Choosing between revocable and irrevocable trusts

People in the Bay Area try to plan for many different aspects of life. For many unpredictable types of events people will obtain insurance such as car insurance for car accidents or homeowners’ insurance for potential damage to their homes. Similarly to how people plan for those unpredictable events, people should also plan for their death. However, they should do more than simply take out a life insurance policy.

When people pass away they cannot take their property with them. It is important to plan for who will receive their property as people may not agree with the intestate laws in the state. Estate planning also can have benefits while people are living too. By choosing to create a trust, people actually transfer their assets to the trust while they are living and therefore no longer own the property which can have its advantages even while people are living.

Differences between irrevocable and revocable trusts

The main difference between revocable and irrevocable trusts is that people can change revocable trusts during their lifetime. This means they can add or remove property, change the beneficiaries, change trustees and make other changes. Irrevocable trusts cannot be changed after they are created. The creator of the trust can receive money from the trust for their needs while they are living, but cannot remove any property from it.

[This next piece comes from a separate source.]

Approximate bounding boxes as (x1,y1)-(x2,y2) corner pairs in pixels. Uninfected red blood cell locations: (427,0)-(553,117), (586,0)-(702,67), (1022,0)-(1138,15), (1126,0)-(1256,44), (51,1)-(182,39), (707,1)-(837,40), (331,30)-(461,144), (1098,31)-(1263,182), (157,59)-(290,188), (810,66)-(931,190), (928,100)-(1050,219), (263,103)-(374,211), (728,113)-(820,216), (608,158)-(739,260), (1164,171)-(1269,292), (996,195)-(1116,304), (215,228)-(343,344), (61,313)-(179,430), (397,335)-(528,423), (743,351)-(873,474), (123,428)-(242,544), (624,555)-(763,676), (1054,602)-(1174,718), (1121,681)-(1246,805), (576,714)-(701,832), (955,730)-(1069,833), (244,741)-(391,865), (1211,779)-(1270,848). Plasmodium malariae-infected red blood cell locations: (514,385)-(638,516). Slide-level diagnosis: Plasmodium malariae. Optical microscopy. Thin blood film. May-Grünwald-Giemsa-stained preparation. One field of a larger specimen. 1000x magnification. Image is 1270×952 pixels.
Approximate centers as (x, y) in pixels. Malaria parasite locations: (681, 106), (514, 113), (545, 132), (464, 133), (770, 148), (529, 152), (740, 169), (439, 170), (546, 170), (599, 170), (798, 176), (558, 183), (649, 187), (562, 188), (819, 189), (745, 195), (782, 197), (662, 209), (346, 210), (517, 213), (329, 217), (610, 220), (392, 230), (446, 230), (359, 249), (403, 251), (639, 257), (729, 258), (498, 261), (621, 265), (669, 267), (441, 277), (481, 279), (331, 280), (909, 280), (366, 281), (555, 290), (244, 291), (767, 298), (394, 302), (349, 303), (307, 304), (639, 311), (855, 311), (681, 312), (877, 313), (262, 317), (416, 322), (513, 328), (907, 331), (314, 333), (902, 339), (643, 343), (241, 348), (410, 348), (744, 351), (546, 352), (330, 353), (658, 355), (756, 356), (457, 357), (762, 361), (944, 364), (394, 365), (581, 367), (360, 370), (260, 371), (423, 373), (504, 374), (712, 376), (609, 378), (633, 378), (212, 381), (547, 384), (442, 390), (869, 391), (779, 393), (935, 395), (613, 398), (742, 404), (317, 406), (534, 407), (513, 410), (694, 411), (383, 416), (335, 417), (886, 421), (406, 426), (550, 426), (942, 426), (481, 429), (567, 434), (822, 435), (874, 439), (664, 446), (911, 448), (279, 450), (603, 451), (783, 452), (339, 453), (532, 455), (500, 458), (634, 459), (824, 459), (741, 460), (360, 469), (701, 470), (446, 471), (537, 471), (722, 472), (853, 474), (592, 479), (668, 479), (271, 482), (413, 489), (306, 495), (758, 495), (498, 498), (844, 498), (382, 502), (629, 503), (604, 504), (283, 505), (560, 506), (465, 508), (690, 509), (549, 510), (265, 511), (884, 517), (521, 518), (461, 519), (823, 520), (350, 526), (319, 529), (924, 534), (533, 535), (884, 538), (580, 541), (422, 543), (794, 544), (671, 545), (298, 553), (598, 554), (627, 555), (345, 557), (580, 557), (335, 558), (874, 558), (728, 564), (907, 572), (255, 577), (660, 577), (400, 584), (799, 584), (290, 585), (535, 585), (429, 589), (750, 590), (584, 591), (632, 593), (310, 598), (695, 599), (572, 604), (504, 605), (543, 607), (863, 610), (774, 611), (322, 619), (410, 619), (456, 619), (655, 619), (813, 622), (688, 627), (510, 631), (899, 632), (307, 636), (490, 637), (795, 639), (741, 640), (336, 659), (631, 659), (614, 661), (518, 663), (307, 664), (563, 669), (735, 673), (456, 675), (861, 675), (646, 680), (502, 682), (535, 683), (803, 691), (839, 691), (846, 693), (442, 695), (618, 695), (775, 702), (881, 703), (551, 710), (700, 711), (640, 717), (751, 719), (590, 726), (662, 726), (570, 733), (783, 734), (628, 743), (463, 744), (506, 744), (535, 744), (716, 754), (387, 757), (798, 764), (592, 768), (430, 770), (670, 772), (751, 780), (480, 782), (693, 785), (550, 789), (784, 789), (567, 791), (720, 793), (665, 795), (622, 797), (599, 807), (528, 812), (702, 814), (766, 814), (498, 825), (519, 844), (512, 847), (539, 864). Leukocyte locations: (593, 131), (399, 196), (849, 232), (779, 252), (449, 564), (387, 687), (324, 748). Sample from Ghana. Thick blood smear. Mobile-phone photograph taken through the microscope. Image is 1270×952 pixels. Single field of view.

Both allow people to avoid probate for any property transferred to the trusts, which is the main advantage of creating a trust as opposed to a will. They can also help couples avoid paying estate taxes twice. However, irrevocable trusts have some added benefits for people while living. It can shield the assets from creditors and also be useful for Medicare planning since the creator loses control over the assets unlike a revocable trust.

Trusts may be beneficial for many people in the Bay Area. However, choosing the right trust for their particular situation can be complicated. Experienced attorneys understand the different types of trusts and may be able to guide one through the process.